Meskipun tidak akan terasa langsung dampaknya, ekonom Commonwealth Bank, Dennis Voznesenski, menyebut kebijakan ini dapat membuka peluang bagi ekspor gandum, barley, dan sorgum Australia.
“Pertanyaannya, kapan mereka mulai membeli? Mungkin tidak segera. Bisa saja nanti di tahun ini,” ujarnya, seperti dikutip dari
Nikkei Asia, 11 Maret 2025.
Saat ini, China masih memiliki cadangan gandum besar dengan permintaan domestik yang rendah, sehingga impor gandum dan barley mereka menurun drastis pada Desember lalu.
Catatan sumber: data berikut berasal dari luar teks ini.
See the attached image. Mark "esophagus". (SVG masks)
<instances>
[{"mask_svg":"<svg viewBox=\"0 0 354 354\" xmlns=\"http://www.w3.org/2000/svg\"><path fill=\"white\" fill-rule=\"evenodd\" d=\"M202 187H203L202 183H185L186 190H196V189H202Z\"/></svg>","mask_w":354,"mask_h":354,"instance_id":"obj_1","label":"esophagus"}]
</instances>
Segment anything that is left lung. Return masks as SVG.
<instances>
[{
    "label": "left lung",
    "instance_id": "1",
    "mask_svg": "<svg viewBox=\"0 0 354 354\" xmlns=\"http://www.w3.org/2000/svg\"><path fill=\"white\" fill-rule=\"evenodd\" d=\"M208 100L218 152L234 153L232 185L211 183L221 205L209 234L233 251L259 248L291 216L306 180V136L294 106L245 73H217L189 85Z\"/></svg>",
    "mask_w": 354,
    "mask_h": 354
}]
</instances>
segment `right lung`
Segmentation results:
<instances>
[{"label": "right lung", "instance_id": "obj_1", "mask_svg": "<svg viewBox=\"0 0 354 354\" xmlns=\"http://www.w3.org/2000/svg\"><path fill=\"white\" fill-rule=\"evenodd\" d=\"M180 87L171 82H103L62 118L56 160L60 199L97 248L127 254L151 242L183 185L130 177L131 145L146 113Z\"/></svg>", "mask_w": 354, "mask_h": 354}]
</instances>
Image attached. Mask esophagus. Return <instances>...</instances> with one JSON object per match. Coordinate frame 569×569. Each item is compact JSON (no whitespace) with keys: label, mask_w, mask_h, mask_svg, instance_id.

Di sisi lain, ekspor daging sapi Australia ke AS meningkat tajam akibat kekeringan yang menghambat pemulihan stok ternak Amerika. Nilai ekspornya melonjak dari 1,9 miliar menjadi 3,3 miliar Dolar Australia dalam satu tahun.
Voznesenski menyebut tarif 25 persen yang diterapkan Donald Trump terhadap Meksiko dan Kanada sebagai “kesempatan emas” bagi Australia. Namun, tarif ini ditangguhkan untuk produk yang termasuk dalam Perjanjian USMCA hingga Agustus .
Analis Rabobank, Angus Gidley-Baird, menilai dampak positif bagi Australia masih terbatas.
“Secara teori, ini bisa menguntungkan Australia, tapi saya tidak yakin akan menjadi keuntungan besar. Kemungkinan besar, ini hanya akan menyebabkan perubahan dalam distribusi produk,” katanya.
Direktur Rangers Valley Cattle Station, Keith Howe, juga melihat peluang dan tantangan. Meski harga daging sapi di AS tinggi, pembatasan terhadap produk yang masuk ke China bisa menguntungkan Australia.
"Namun, bagi perusahaan yang fokus pada pasar premium, perlambatan ekonomi akibat perang dagang justru bisa berdampak negatif," ujarnya.
Presiden Federasi Petani Nasional Australia, David Jochinke, mengingatkan bahwa 70 persen hasil pertanian Australia diekspor, sehingga perdagangan bebas tetap menjadi kunci pertumbuhan ekonomi global.
"Meskipun mungkin ada perubahan permintaan dalam jangka pendek, pasar yang bebas dan terbuka adalah yang terbaik untuk stabilitas," tegasnya.